■ EXTRAIT SOURCE:

╔══

Éric : Ça dépend des solutions que nous offrons. Il faut être réaliste : si un client veut se construire à l’électricité, personne ne va l’obliger à choisir la biénergie ou le GNR. On sait que les gros édifices sont moins intéressants pour Hydro-Québec parce que leurs besoins en électricité sont très grands, et cette situation se maintiendra probablement pour les prochains développements. Toutefois, pour Énergir, le marché résidentiel est moins rentable. Il faudra que l’on puisse offrir des solutions de biénergie aux nouveaux quartiers qui se construiront, ou le GNR, par exemple, aux clients qui voudront être carboneutres, mais nous ne déploierons pas nos plus grands efforts dans le secteur résidentiel.
Éric : Nos actionnaires sont toujours derrière nous. On l’a vu il n’y a pas si longtemps lorsqu’on a privatisé Valener : ils ont réinvesti dans l’entreprise. Déjà, à l’époque, la Caisse de dépôt et placement du Québec (CDPQ) était un investisseur innovant en ce qui concerne les changements climatiques. Elle a pourvu son portefeuille d’investissement de cibles de réduction d’intensité de carbone. Elle suit donc de près ce que l’on fait, et on tire très bien notre épingle du jeu. Le GNR, ça fait presque 10 ans ! Par rapport à d’autres entreprises du secteur, on est clairement à l’avant-garde. Nos actionnaires aiment ça ! Ils veulent influencer et soutenir les entreprises pour qu’elles changent et s’adaptent aux attentes de la société. Pour cette raison, nous devons garder notre cap. Nos actionnaires ont énormément d’intérêt pour nos projets, autant au Québec qu’ailleurs.
« Nos actionnaires ont énormément d’intérêt pour nos projets, autant au Québec qu’ailleurs. »

╚══

■ DONNÉES ENREGISTRÉES:
╔══

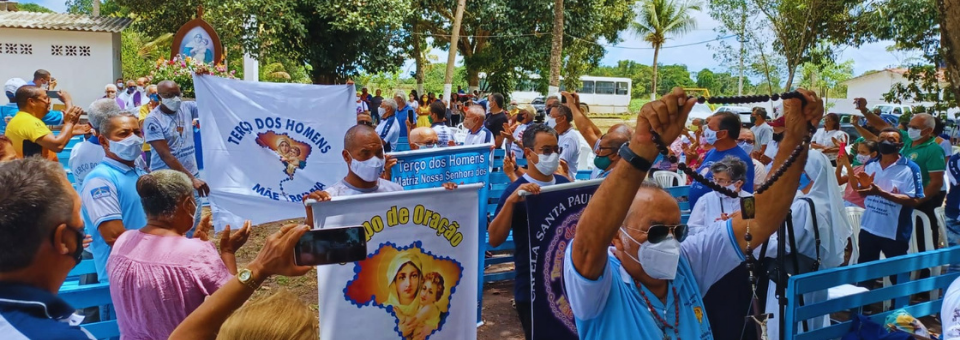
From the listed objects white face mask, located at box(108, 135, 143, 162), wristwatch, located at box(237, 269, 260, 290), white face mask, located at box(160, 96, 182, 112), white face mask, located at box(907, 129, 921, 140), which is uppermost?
white face mask, located at box(160, 96, 182, 112)

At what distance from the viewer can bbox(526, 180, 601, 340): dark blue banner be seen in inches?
164

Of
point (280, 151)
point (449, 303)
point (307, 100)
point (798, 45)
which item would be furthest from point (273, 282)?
point (798, 45)

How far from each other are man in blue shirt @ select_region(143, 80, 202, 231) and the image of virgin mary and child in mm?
2985

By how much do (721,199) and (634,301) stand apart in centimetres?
250

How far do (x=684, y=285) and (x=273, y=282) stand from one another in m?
5.39

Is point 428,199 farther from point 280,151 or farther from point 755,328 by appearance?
point 280,151

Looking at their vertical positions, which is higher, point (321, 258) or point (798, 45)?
point (798, 45)

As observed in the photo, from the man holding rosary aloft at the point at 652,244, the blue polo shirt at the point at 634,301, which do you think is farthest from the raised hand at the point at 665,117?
the blue polo shirt at the point at 634,301

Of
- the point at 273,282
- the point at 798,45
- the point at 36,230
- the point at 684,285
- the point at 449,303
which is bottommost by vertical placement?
the point at 273,282

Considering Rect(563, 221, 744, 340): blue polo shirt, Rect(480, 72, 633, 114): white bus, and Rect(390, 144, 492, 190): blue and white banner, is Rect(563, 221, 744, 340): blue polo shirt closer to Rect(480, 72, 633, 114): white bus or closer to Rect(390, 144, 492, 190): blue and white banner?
Rect(390, 144, 492, 190): blue and white banner

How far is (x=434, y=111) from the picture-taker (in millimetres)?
10914

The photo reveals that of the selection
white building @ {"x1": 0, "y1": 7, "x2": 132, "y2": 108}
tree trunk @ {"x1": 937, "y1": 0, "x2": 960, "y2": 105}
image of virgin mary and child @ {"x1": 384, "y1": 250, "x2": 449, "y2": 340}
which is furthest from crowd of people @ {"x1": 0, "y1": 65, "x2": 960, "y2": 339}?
white building @ {"x1": 0, "y1": 7, "x2": 132, "y2": 108}

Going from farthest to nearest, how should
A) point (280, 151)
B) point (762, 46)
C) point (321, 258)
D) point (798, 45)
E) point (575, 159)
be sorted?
point (762, 46)
point (798, 45)
point (575, 159)
point (280, 151)
point (321, 258)

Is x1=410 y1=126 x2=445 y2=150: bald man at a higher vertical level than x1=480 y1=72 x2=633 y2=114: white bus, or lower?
lower
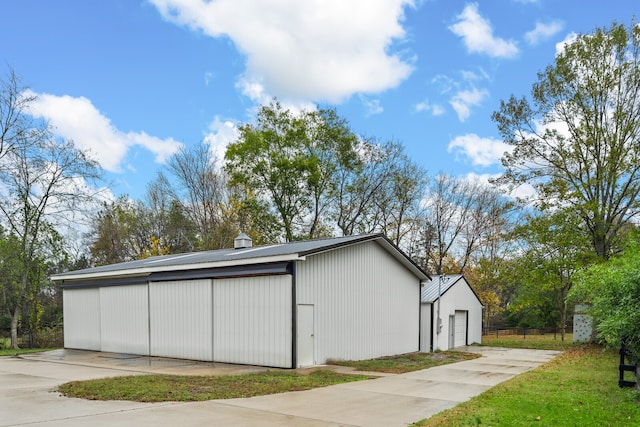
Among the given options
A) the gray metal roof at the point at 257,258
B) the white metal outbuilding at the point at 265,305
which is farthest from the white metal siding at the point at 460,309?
the gray metal roof at the point at 257,258

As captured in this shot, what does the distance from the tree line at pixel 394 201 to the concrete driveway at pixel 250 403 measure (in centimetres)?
1111

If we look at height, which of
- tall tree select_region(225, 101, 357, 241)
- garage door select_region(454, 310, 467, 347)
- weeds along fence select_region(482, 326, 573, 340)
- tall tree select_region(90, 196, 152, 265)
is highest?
tall tree select_region(225, 101, 357, 241)

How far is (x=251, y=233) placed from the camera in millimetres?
35062

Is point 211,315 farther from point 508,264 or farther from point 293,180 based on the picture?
point 293,180

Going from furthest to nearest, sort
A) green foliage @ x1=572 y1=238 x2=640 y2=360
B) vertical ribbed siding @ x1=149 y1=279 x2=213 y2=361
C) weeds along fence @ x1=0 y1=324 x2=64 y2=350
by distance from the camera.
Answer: weeds along fence @ x1=0 y1=324 x2=64 y2=350, vertical ribbed siding @ x1=149 y1=279 x2=213 y2=361, green foliage @ x1=572 y1=238 x2=640 y2=360

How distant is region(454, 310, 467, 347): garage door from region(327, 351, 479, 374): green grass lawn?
4583 mm

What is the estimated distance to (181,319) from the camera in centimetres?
1611

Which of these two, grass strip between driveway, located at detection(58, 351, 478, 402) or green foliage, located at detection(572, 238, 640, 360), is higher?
green foliage, located at detection(572, 238, 640, 360)

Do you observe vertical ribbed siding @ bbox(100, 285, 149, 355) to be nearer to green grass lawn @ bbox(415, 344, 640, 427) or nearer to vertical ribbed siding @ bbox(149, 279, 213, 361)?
vertical ribbed siding @ bbox(149, 279, 213, 361)

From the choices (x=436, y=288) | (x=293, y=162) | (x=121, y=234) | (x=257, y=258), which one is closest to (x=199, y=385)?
(x=257, y=258)

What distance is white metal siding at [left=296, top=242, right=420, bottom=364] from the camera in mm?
14344

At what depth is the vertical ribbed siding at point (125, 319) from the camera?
17516 mm

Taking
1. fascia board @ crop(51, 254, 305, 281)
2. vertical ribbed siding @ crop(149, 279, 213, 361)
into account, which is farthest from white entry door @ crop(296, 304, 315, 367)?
vertical ribbed siding @ crop(149, 279, 213, 361)

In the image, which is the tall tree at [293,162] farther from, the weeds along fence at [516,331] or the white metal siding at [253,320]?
the white metal siding at [253,320]
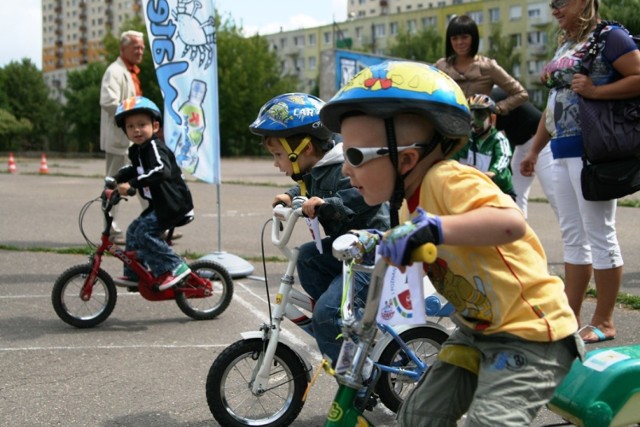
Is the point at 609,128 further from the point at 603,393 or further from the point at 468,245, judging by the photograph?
the point at 468,245

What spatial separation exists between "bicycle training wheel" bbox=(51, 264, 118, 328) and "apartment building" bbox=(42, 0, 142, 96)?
5564 inches

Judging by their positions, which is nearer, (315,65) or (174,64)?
(174,64)

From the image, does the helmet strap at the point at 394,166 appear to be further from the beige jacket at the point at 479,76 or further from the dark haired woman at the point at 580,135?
the beige jacket at the point at 479,76

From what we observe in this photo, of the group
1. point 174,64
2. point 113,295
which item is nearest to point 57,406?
point 113,295

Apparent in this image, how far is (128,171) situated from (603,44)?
3.52m

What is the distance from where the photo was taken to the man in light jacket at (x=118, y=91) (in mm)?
8430

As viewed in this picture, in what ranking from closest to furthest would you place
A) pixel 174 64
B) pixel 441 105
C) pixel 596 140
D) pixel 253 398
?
pixel 441 105 < pixel 253 398 < pixel 596 140 < pixel 174 64

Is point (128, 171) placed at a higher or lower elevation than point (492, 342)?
higher

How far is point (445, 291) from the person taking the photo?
2469 mm

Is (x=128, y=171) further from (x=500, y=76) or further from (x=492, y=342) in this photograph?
(x=492, y=342)

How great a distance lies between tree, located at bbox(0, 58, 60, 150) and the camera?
2953 inches

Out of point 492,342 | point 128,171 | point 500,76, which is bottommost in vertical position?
point 492,342

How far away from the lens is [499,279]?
2.31m

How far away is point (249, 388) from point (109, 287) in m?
2.51
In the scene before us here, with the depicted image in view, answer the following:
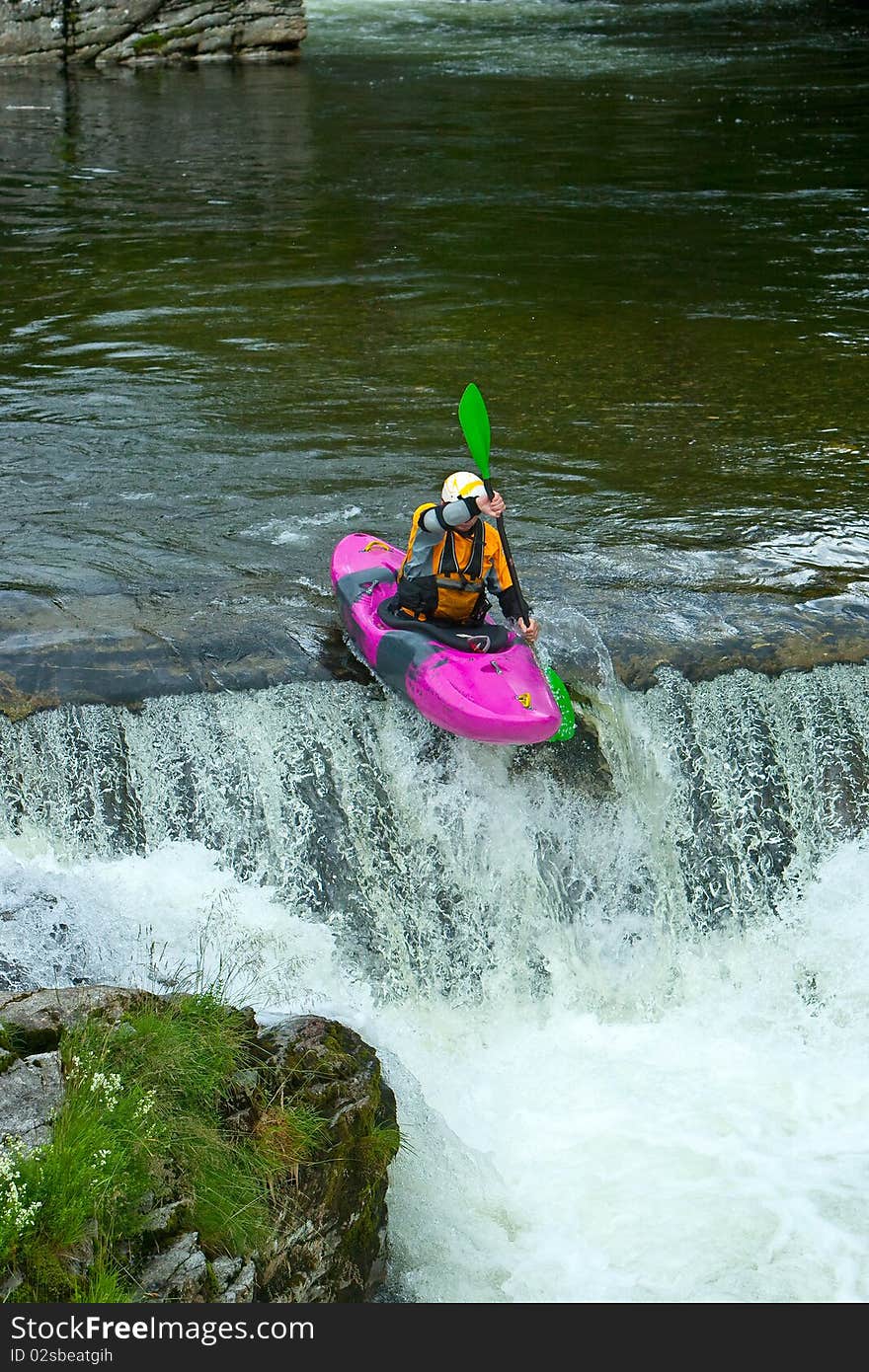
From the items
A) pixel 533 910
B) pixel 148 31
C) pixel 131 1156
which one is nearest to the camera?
pixel 131 1156

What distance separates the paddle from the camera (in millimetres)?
6453

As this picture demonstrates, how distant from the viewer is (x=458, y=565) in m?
6.54

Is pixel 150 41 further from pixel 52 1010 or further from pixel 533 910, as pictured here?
pixel 52 1010

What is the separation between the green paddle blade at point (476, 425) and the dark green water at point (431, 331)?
88 centimetres

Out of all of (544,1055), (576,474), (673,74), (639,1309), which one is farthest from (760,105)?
(639,1309)

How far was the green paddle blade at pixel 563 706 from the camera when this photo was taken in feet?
21.2

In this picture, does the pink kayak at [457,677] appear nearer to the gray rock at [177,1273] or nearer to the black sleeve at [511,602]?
the black sleeve at [511,602]

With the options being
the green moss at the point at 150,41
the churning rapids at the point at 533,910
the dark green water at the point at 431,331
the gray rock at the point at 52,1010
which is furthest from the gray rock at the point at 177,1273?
the green moss at the point at 150,41

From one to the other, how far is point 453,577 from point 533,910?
155 centimetres

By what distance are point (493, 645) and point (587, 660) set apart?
1.81 feet

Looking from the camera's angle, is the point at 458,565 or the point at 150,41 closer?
the point at 458,565

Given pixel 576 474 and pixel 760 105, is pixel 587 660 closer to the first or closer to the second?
pixel 576 474

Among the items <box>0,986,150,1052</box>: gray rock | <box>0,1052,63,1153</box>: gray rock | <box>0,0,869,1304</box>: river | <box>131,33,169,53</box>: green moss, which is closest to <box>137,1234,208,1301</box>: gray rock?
<box>0,1052,63,1153</box>: gray rock

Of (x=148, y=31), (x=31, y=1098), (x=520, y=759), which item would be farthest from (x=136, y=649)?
(x=148, y=31)
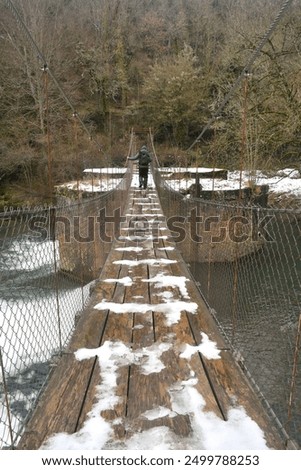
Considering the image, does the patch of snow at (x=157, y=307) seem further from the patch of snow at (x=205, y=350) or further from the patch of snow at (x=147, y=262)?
the patch of snow at (x=147, y=262)

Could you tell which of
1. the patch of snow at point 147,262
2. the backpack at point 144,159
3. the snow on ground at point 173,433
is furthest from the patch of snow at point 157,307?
the backpack at point 144,159

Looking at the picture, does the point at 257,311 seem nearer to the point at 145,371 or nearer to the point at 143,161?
the point at 143,161

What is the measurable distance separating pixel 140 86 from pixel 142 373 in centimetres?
1893

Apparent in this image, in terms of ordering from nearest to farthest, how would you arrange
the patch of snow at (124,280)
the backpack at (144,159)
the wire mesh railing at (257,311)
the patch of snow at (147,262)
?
the patch of snow at (124,280)
the patch of snow at (147,262)
the wire mesh railing at (257,311)
the backpack at (144,159)

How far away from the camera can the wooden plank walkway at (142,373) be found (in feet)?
3.70

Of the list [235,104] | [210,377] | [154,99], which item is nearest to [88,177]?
[235,104]

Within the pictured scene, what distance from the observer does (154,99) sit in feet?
48.7

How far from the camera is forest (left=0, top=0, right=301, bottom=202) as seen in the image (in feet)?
18.8

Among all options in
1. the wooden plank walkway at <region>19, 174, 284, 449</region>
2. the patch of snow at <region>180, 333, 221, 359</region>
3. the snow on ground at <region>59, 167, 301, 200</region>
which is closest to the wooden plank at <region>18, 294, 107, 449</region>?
the wooden plank walkway at <region>19, 174, 284, 449</region>

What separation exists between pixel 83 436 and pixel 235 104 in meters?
6.24

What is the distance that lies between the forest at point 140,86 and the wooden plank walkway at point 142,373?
3.99 m

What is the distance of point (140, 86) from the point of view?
18.3 metres

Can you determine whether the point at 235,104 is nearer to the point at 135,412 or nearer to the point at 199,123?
the point at 135,412

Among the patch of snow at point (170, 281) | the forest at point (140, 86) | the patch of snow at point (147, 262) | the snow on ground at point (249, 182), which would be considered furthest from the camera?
the snow on ground at point (249, 182)
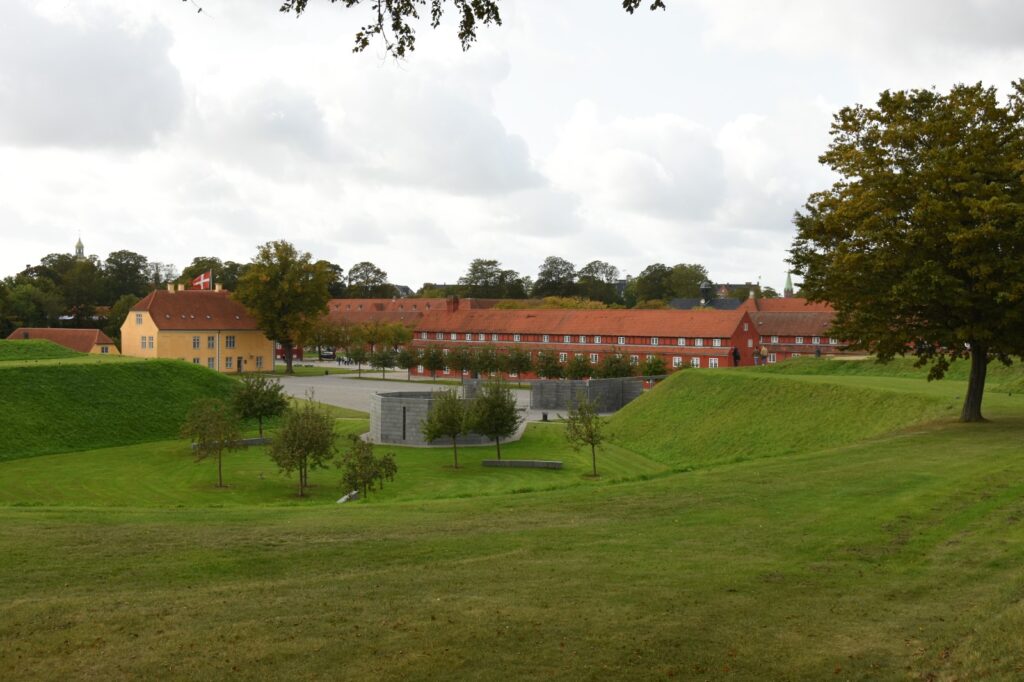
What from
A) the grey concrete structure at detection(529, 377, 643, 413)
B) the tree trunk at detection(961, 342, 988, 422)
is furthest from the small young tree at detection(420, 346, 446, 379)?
the tree trunk at detection(961, 342, 988, 422)

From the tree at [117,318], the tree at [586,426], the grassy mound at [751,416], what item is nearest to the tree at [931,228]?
the grassy mound at [751,416]

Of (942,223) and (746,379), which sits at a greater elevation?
(942,223)

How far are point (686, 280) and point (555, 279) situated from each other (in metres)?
21.3

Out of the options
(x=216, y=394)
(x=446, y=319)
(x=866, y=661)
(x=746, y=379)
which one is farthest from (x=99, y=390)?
(x=446, y=319)

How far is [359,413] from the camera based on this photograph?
5266cm

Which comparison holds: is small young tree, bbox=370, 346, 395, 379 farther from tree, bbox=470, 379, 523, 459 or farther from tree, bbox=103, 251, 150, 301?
tree, bbox=470, 379, 523, 459

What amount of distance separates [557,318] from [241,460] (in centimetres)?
5253

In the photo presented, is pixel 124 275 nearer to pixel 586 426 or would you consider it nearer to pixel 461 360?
pixel 461 360

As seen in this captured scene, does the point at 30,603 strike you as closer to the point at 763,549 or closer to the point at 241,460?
the point at 763,549

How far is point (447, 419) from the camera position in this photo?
37312mm

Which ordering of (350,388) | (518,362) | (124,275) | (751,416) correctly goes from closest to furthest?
(751,416) → (350,388) → (518,362) → (124,275)

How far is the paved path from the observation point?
190 ft

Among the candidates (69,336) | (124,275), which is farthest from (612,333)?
(124,275)

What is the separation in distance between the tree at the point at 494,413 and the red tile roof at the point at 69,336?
5221 cm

╚══

■ À FAIRE:
1) Répondez à ces questions d'après l'extrait sur Énergir :
(a) Pour quelle raison les gros édifices sont-ils moins intéressants pour Hydro-Québec ?
(b) Quel marché est moins rentable pour Énergir ?
(c) De quoi la Caisse de dépôt et placement du Québec a-t-elle pourvu son portefeuille d'investissement ?
2) Traduisez en anglais cette phrase de l'extrait sur Énergir : « Ils veulent influencer et soutenir les entreprises pour qu'elles changent et s'adaptent aux attentes de la société. »
3) Poursuivez l'extrait sur Énergir et ses actionnaires à partir de sa dernière phrase.
Les enregistrements constituent un matériau à part, distinct de l'extrait.

■ TÂCHES RÉSOLUES:
1)
(a) Leurs besoins en électricité sont très grands.
(b) Le marché résidentiel.
(c) De cibles de réduction d'intensité de carbone.

2) They want to influence and support companies so that they change and adapt to society's expectations.

3)
Éric Lachance
Le plan stratégique est toujours valable, mais on l’a actualisé avec la Vision 2030-2050. Rappelons-nous, l’année dernière, deux politiques environnementales ont été lancées : Le Plan pour une économie verte, du gouvernement du Québec, et le Plan climat, de la Ville de Montréal. Il fallait donc s’inscrire dans ces plans avec des solutions, sans quoi on aurait pu faire face à des mesures comme l’interdiction du gaz naturel à certains endroits, par exemple. On a établi de nouveaux constats, proposé de nouveaux objectifs, revu nos cibles et lancé quelques initiatives qui ne figuraient pas dans le plan stratégique d’origine, dont la biénergie et l’hydrogène. Tout n’y était pas à changer non plus. On avait déjà mis en place l’efficacité énergétique, l’approvisionnement responsable et le GNR, des initiatives qui se trouvaient dans notre plan stratégique.
Présentement, on s’attaque principalement au secteur du bâtiment, parce que des gains rapides peuvent y être obtenus en matière de réduction des émissions de GES avec des outils technologiques matures. Les objectifs de décarbonation dans l’industrie du gaz naturel, de 2030 à 2050, s’appuieront sur des technologies qui ne sont pas matures au moment où on se parle. Par exemple, pour l’hydrogène, il y a encore beaucoup de chemin à faire. On parle également de plus en plus des technologies de capture du carbone, qui peuvent avoir énormément de retombées pour nous. Si la capture du carbone pouvait se faire à grande échelle, plutôt que de passer à l’électricité, à l’hydrogène ou au GNR, des clients industriels pourraient utiliser le gaz naturel et en capter les émissions de GES.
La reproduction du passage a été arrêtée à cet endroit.